» **Written problem a**: Return each line of the listing that contains the string "Looking". Case counts.

── Document extract

2. Findings of the Unemployment Compensation Board of Review will be affirmed on appeal when supported by substantial evidence which is such evidence and reasonable inferences reasonably deducible therefrom which would permit a reasonable mind to have reached the same conclusion as that reached by the Board. [157]

3. In an unemployment compensation case questions of credibility are for the fact finder which can reject even uncontradicted testimony. [157]

4. When no formal decision was reached after an unemployment compensation hearing but only an informal discussion held with the claimant and when no notice of the hearing was shown to have been given to the Bureau of Employment Security to permit it to present its position, it is not improper for the referee to hold a further hearing in the matter to permit the Bureau to present its case. [159]

Argued September 13, 1979, before Judges CRUMLISH, JR., ROGERS and CRAIG, sitting as a panel of three.

Appeal, No. 2521 C.D. 1977, from the Order of the Unemployment Compensation Board of Review in case of In Re: Claim of Stephen L. Zinicola, No. B-144631-B.

Application to the Bureau of Employment Security for unemployment compensation benefits. Application denied. Applicant appealed to the Unemployment Compensation Board of Review. Denial affirmed. Applicant appealed to the Commonwealth Court of Pennsylvania. Held: Affirmed.

Judy Shoppsmith, with her William T. Smith, and Smith, Chamberlain Farr, for petitioner.

────
── Input material

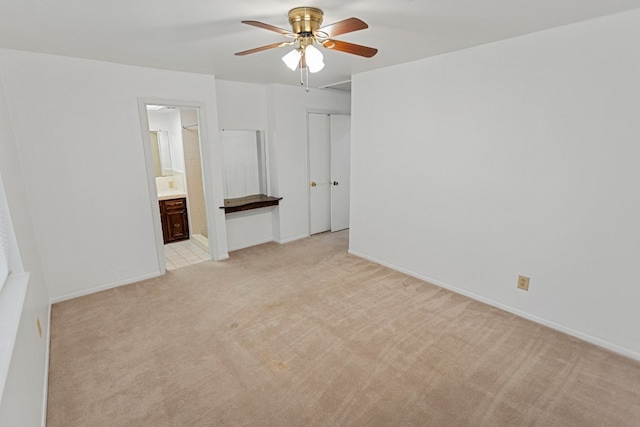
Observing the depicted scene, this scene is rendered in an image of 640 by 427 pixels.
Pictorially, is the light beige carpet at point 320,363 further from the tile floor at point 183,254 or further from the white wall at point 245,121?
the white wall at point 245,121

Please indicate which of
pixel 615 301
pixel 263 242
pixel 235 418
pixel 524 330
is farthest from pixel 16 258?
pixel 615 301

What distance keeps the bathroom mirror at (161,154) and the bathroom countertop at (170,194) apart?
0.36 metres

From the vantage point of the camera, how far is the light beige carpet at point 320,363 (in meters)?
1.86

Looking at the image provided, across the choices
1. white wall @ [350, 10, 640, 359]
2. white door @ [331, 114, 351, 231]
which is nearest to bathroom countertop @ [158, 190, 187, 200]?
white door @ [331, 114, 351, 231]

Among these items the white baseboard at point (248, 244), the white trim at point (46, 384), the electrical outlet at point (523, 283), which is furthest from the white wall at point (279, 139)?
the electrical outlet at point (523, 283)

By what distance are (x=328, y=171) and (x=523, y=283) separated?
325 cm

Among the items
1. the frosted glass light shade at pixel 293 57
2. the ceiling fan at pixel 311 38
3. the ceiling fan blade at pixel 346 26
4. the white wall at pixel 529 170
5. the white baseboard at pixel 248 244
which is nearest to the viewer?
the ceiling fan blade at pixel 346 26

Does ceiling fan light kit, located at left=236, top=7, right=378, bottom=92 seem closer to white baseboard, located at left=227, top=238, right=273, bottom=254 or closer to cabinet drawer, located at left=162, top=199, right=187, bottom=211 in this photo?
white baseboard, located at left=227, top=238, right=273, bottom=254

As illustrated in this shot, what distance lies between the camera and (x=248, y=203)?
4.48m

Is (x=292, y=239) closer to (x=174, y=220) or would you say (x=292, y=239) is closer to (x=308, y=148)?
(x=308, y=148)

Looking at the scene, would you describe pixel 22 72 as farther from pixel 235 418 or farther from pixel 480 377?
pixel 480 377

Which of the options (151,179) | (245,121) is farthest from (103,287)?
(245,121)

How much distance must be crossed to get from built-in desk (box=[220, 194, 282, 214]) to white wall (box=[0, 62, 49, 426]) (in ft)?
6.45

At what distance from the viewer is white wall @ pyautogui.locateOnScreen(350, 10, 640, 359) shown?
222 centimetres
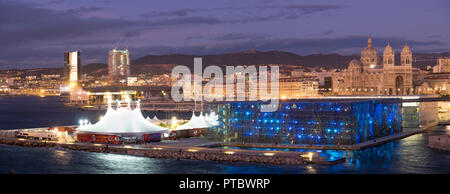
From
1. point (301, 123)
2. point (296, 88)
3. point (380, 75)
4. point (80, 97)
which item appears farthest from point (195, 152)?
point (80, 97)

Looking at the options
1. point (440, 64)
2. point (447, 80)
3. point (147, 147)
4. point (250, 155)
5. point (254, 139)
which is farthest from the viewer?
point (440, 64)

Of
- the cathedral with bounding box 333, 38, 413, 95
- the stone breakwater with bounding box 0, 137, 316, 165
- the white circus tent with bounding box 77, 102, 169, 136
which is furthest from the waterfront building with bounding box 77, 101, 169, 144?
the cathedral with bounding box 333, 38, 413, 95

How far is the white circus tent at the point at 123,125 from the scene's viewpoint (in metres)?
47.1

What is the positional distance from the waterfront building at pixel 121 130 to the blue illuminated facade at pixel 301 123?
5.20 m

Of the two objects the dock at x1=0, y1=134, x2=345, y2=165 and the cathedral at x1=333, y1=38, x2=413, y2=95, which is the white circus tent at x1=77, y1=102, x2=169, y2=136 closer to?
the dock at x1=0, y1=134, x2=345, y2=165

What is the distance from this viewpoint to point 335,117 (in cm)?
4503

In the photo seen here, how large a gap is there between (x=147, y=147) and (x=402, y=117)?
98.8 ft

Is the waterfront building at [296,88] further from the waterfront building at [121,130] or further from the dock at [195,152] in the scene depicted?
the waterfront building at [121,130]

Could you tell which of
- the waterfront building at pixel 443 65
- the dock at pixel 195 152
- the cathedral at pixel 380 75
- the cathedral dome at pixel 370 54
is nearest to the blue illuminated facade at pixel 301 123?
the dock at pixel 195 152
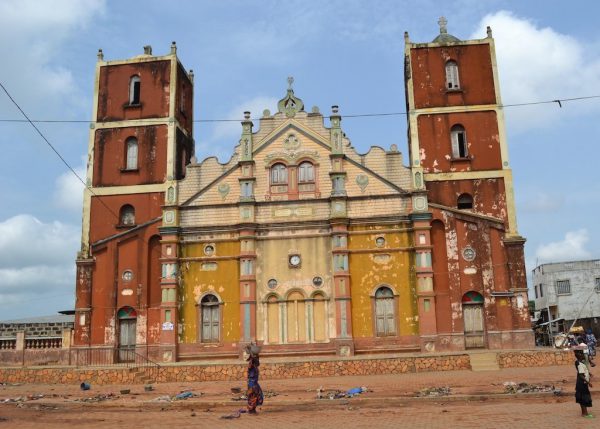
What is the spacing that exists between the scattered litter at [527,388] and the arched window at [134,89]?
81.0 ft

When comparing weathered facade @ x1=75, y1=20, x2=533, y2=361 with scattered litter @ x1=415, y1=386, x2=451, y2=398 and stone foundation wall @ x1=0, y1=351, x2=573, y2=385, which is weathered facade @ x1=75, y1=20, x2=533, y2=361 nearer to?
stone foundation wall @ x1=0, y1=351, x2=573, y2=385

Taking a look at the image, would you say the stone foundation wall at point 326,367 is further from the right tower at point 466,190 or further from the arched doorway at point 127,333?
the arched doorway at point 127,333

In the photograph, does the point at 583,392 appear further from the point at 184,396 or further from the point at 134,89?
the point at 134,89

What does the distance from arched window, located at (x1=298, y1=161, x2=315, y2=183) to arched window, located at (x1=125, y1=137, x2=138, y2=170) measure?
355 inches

────

» **Written problem b**: Echo back the entire unemployment compensation excerpt word for word.

» **Complete output a**:
Looking at the image provided, across the choices
Looking at the scene, would you describe pixel 22 72 as farther from pixel 235 418 or farther from pixel 480 377?
Looking at the options

» **Complete output b**:
2. Findings of the Unemployment Compensation Board of Review will be affirmed on appeal when supported by substantial evidence which is such evidence and reasonable inferences reasonably deducible therefrom which would permit a reasonable mind to have reached the same conclusion as that reached by the Board. [157]

3. In an unemployment compensation case questions of credibility are for the fact finder which can reject even uncontradicted testimony. [157]

4. When no formal decision was reached after an unemployment compensation hearing but only an informal discussion held with the claimant and when no notice of the hearing was shown to have been given to the Bureau of Employment Security to permit it to present its position, it is not improper for the referee to hold a further hearing in the matter to permit the Bureau to present its case. [159]

Argued September 13, 1979, before Judges CRUMLISH, JR., ROGERS and CRAIG, sitting as a panel of three.

Appeal, No. 2521 C.D. 1977, from the Order of the Unemployment Compensation Board of Review in case of In Re: Claim of Stephen L. Zinicola, No. B-144631-B.

Application to the Bureau of Employment Security for unemployment compensation benefits. Application denied. Applicant appealed to the Unemployment Compensation Board of Review. Denial affirmed. Applicant appealed to the Commonwealth Court of Pennsylvania. Held: Affirmed.

Judy Shoppsmith, with her William T. Smith, and Smith, Chamberlain Farr, for petitioner.